• WORK ITEM: Could you copy out the records word for word from the line with "3088 85 Street Sw, Calgary, AB" to the line with "4月12日，巴基斯坦与伊朗正", leaving the pictures out?

• GIVEN DATA:
-*-*-
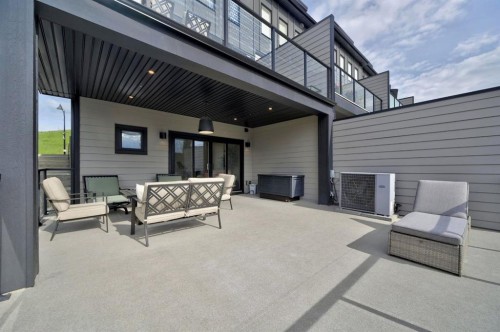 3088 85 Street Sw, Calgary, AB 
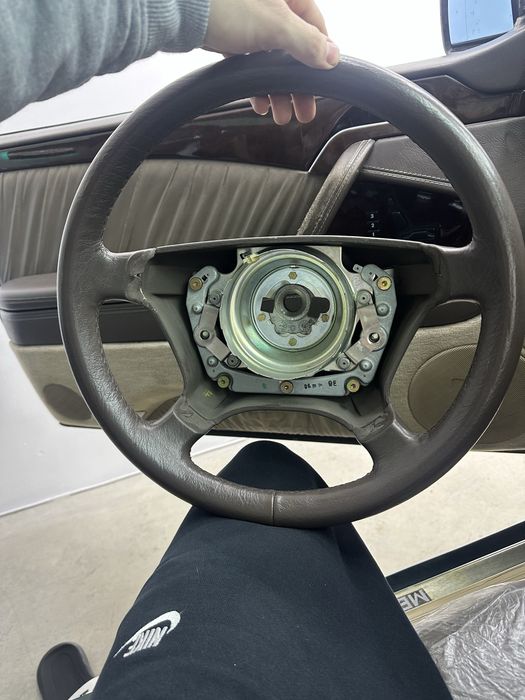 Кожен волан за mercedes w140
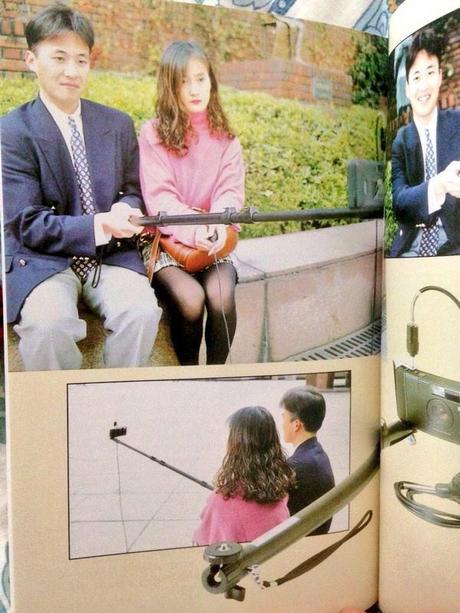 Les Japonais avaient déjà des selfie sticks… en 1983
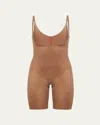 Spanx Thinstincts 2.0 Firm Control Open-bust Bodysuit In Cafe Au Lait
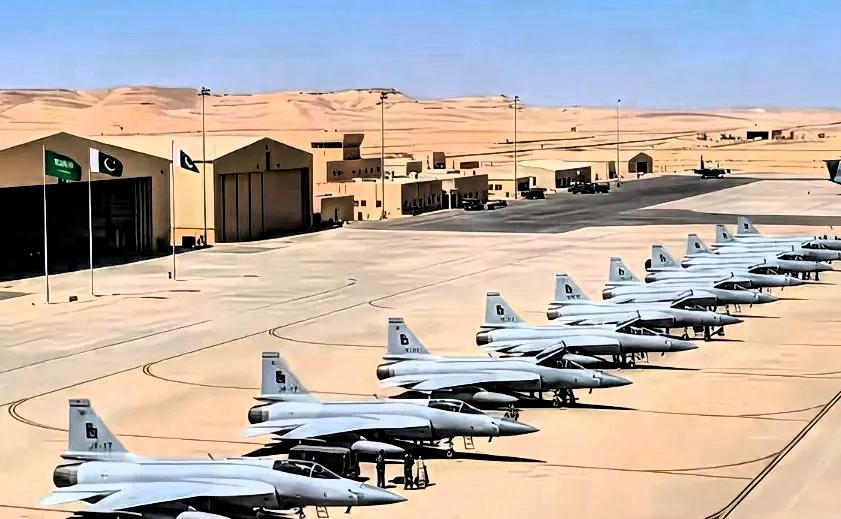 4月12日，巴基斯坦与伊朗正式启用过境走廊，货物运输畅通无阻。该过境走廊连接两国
-*-*-
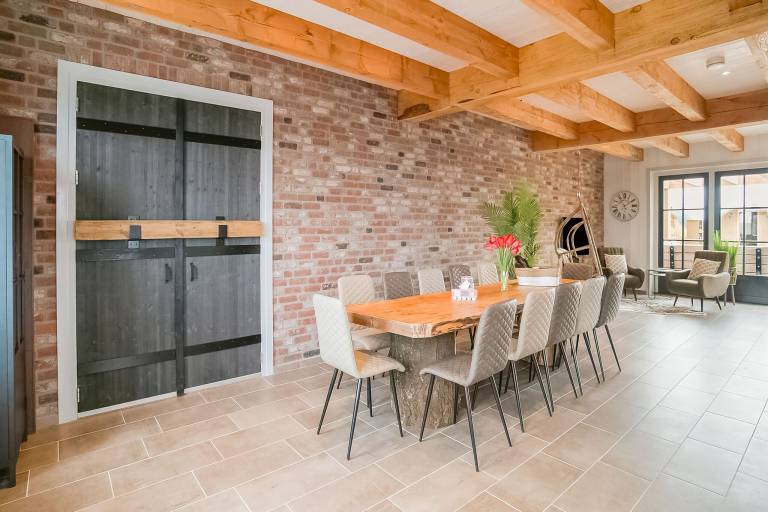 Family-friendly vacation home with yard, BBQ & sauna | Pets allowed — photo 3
-*-*-
• EXERCISE RESPONSE:
 3088 85 Street Sw, Calgary, AB 
 Кожен волан за mercedes w140
 Les Japonais avaient déjà des selfie sticks… en 1983
 Spanx Thinstincts 2.0 Firm Control Open-bust Bodysuit In Cafe Au Lait
 4月12日，巴基斯坦与伊朗正式启用过境走廊，货物运输畅通无阻。该过境走廊连接两国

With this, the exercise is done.